When the days drew near for Jesus to be taken up, he set his face to go to Jerusalem. He sent messengers ahead of him. On their way they entered a village of the Samaritans to make ready for him; but they did not receive him, because his face was set towards Jerusalem. His disciples James and John said, “Lord, do you want us to command fire to come down from heaven and consume them?” But Jesus rebuked them. Then they went on to another village (Luke 9.51-56)
I like, no, I love being right. Accurate in my assessments, my judgments about myself and, yes, other people and about my circumstances and my choices. For being right embraces the possibility, the probability that my actions will achieve my desired outcomes, even more importantly, will mirror my values, still more grandly, will stand up to the test of history.
Therefore, I hate being wrong. Equally, if I’m honest (though this, admittedly, isn’t an aspect of my best self, but it is a part of the self I know), I hate having my assessments and judgments challenged.

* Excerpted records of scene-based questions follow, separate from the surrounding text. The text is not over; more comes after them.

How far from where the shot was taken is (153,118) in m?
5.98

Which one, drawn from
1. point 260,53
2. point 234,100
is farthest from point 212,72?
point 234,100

Therefore, I understand James and John.
The Samaritan villagers didn’t welcome Jesus. There was an ancient and well-known enmity between Samaritans and Jews, which, I think, at least, would explain the former’s refusal to extend hospitality to Jesus. Nevertheless, James’ and John’s first impulse, perhaps, justified by their loyalty to Jesus and their belief in his cause, was to strike back. Being right is a powerful, perhaps, irresistible motivator for vengeance. And there was precedent for their violent response. No greater a luminary than the chiefest prophet of old, Elijah, had called down fire from heaven on his adversaries.(1)
Nevertheless, Jesus had another agenda. Not retaliation, but rather recommitment to the mission. Hence, he rebuked James and John and “they went on to another village.”
As a highly and deeply opinionated person who oft is content to reside and remain within the walls of his supposed-wisdom, the next time someone challenges my point of view, I will pray:
Lord, by Your Spirit, grant me anew the power of Your Love, subdue my self-righteousness, muffle my mouth, loosen my ears that I may listen and learn what it is that You have to tell and teach me. Amen.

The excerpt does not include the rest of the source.